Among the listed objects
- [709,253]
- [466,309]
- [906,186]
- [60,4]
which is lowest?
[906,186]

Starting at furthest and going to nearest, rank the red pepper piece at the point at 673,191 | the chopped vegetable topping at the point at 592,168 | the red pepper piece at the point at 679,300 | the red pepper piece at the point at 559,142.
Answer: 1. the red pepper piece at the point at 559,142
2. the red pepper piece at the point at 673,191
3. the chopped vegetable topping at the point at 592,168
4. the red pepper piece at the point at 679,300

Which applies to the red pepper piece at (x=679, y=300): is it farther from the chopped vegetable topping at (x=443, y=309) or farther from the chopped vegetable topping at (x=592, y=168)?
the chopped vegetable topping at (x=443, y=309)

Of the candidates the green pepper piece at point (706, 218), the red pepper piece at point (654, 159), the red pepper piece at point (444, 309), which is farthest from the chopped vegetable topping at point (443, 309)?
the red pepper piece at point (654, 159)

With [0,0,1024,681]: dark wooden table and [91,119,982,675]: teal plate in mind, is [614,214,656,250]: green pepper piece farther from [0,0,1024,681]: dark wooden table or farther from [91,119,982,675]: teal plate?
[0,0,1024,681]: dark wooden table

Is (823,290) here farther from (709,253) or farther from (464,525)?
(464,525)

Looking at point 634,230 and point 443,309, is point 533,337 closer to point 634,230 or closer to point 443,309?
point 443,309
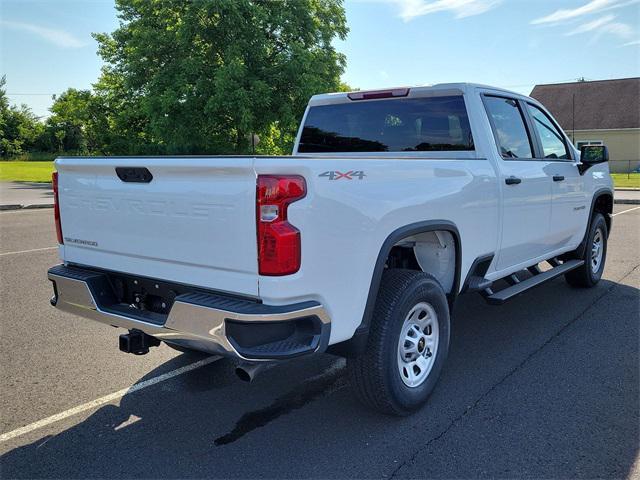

§ **Problem statement**: Locate every line in the data above that contains the word "green", and copy each such line. Treat the match as case-sensitive.

§ **Correct response**:
Of the candidates the green pepper piece at point (706, 218), the red pepper piece at point (654, 159), the red pepper piece at point (444, 309), which is farthest from the chopped vegetable topping at point (443, 309)?
With [0,0,1024,681]: dark wooden table and [91,119,982,675]: teal plate in mind, is [614,214,656,250]: green pepper piece farther from [0,0,1024,681]: dark wooden table or farther from [91,119,982,675]: teal plate?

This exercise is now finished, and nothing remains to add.